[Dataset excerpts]

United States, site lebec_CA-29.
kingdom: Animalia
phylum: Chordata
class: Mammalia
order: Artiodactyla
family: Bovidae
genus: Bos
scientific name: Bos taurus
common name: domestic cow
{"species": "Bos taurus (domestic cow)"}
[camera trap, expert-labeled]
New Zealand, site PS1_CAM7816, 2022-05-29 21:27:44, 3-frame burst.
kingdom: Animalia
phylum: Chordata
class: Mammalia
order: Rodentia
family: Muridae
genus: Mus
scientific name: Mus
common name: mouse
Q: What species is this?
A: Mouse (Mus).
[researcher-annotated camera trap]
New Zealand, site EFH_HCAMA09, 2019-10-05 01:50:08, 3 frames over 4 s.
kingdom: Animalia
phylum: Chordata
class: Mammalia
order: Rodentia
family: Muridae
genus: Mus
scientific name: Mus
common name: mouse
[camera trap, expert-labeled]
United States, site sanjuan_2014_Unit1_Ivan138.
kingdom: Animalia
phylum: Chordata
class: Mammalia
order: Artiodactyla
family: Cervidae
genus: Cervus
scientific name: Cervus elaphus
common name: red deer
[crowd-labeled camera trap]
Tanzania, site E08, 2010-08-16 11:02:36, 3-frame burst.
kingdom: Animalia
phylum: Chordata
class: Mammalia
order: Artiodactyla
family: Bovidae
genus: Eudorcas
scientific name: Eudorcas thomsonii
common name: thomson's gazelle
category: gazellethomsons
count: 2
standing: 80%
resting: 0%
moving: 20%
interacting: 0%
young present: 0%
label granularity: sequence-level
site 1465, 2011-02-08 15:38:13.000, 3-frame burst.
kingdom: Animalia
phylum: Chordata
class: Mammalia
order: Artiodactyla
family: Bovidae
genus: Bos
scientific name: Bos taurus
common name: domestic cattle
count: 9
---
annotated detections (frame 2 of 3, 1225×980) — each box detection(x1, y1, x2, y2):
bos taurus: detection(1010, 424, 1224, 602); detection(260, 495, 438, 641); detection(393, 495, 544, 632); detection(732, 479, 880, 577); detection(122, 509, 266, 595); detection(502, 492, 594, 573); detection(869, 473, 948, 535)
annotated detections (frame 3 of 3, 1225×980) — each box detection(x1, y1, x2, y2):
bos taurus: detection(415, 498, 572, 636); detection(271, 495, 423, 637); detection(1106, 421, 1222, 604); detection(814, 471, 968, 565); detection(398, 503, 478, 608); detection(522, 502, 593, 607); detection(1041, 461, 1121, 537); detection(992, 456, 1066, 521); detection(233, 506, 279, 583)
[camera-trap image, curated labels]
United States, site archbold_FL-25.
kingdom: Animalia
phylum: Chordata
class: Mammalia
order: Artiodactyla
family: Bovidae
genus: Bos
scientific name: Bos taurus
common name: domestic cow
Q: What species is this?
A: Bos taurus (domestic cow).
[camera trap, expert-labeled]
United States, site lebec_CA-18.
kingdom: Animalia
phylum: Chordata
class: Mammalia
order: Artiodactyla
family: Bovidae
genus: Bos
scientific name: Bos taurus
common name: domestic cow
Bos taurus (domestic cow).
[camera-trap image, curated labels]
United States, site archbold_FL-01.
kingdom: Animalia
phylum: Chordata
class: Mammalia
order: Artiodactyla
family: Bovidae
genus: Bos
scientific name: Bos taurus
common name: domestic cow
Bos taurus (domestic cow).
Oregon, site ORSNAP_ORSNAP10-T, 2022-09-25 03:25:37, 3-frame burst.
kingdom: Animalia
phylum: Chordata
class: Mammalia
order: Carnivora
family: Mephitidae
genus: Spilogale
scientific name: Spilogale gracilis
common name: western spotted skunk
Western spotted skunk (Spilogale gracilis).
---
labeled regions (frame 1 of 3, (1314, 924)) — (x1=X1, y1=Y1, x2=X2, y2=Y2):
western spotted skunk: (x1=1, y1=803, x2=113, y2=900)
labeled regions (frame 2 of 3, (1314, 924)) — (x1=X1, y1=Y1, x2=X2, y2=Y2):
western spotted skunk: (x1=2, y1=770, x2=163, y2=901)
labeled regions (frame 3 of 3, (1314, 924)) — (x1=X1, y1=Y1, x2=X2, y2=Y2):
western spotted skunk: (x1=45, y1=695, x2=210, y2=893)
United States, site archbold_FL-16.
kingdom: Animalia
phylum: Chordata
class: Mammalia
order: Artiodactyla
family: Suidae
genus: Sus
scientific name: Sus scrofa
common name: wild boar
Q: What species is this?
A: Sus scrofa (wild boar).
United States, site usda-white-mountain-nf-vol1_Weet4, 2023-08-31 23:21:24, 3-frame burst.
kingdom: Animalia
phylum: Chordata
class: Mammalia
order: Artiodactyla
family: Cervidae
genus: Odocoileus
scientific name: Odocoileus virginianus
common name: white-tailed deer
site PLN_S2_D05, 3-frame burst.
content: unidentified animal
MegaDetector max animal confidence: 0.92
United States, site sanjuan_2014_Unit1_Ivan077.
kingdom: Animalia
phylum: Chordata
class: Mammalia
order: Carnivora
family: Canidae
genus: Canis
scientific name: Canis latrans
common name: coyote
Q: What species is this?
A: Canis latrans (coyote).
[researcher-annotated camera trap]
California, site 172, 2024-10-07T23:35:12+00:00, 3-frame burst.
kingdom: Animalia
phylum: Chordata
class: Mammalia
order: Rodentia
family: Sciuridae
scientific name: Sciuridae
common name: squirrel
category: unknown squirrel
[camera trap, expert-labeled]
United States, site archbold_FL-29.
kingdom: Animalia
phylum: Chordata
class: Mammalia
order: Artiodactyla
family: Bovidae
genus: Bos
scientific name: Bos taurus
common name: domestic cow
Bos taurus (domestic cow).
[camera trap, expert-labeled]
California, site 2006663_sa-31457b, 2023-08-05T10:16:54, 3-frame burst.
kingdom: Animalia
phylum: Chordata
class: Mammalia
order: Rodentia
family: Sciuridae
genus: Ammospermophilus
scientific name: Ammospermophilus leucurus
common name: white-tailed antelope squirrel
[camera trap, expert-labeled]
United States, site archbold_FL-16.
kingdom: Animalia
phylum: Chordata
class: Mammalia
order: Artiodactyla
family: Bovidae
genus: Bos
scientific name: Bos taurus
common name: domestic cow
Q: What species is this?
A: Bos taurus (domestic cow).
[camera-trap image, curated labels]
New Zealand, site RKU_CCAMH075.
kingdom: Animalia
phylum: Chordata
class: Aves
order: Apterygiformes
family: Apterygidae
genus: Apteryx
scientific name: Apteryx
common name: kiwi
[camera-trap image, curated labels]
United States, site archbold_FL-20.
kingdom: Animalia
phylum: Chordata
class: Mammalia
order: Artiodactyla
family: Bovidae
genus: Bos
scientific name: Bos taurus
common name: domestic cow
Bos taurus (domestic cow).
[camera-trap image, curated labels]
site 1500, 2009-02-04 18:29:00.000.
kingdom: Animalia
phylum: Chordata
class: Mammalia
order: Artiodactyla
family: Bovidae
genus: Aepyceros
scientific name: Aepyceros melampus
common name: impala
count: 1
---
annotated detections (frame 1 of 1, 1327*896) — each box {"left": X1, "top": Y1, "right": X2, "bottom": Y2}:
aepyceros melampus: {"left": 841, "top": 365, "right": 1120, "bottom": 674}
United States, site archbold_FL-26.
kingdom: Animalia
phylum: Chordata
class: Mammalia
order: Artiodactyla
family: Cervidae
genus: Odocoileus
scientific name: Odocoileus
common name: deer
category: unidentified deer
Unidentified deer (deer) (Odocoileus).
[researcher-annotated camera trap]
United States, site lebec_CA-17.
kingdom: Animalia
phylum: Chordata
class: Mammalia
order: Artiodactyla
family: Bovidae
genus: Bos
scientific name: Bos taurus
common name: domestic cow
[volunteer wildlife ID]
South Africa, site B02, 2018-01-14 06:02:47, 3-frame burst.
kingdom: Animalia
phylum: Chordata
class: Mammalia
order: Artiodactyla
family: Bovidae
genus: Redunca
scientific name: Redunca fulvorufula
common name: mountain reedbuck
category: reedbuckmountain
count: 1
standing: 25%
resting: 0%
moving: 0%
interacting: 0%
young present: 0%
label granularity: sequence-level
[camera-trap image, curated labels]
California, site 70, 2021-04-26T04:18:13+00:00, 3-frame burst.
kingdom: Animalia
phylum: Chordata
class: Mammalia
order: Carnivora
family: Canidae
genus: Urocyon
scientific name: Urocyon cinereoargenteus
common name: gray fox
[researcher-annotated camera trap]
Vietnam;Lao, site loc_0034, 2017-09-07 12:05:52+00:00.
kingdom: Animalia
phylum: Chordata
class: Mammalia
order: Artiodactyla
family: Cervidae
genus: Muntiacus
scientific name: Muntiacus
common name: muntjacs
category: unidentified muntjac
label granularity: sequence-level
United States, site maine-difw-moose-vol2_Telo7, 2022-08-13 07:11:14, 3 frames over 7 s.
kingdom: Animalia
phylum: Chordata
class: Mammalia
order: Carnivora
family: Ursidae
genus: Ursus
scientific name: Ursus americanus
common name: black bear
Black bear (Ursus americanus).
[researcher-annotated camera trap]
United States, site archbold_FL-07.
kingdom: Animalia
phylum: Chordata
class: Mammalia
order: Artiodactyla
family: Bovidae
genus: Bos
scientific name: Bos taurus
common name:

_What is needed_
Out of the preceding entries, pull each line that contains the word "California".

_Task response_
California, site 172, 2024-10-07T23:35:12+00:00, 3-frame burst.
California, site 2006663_sa-31457b, 2023-08-05T10:16:54, 3-frame burst.
California, site 70, 2021-04-26T04:18:13+00:00, 3-frame burst.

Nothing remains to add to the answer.